→ **Aim of the task**:
Copy the rows below verbatim, keeping every line as it stands.

[Excerpts from spatial question data]
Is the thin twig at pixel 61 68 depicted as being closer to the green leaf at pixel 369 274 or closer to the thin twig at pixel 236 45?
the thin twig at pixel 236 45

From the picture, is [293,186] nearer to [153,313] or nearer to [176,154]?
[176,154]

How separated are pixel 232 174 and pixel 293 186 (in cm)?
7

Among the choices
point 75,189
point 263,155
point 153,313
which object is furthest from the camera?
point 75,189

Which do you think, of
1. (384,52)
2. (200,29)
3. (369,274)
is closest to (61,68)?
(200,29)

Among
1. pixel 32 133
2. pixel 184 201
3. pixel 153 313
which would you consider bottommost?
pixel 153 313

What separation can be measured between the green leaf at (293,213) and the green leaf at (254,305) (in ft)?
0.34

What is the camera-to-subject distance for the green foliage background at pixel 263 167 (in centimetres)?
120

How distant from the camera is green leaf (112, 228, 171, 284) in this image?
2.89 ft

→ **Final answer**:
Is the thin twig at pixel 61 68 depicted as being closer to the green leaf at pixel 369 274 or closer to the thin twig at pixel 236 45?
the thin twig at pixel 236 45

From the picture, is [293,186] nearer to [153,313] or nearer to [176,154]?
[176,154]

How separated are pixel 232 174 and pixel 293 186 (in cm)?
7

Among the choices
point 75,189
point 263,155
point 153,313
which object is furthest from the camera?
point 75,189

Which do you think, of
1. (384,52)
2. (200,29)
3. (369,274)
is closest to (61,68)?
(200,29)

Among
1. pixel 32 133
2. pixel 184 201
3. pixel 153 313
which would you consider bottommost?
pixel 153 313

What separation can be measured between the green leaf at (293,213) and the green leaf at (254,305) (in ft)?
0.34

What is the camera-to-subject distance for the green foliage background at pixel 263 167 (in centimetres)?
120

How distant from the camera is green leaf (112, 228, 171, 284) in this image?
2.89 ft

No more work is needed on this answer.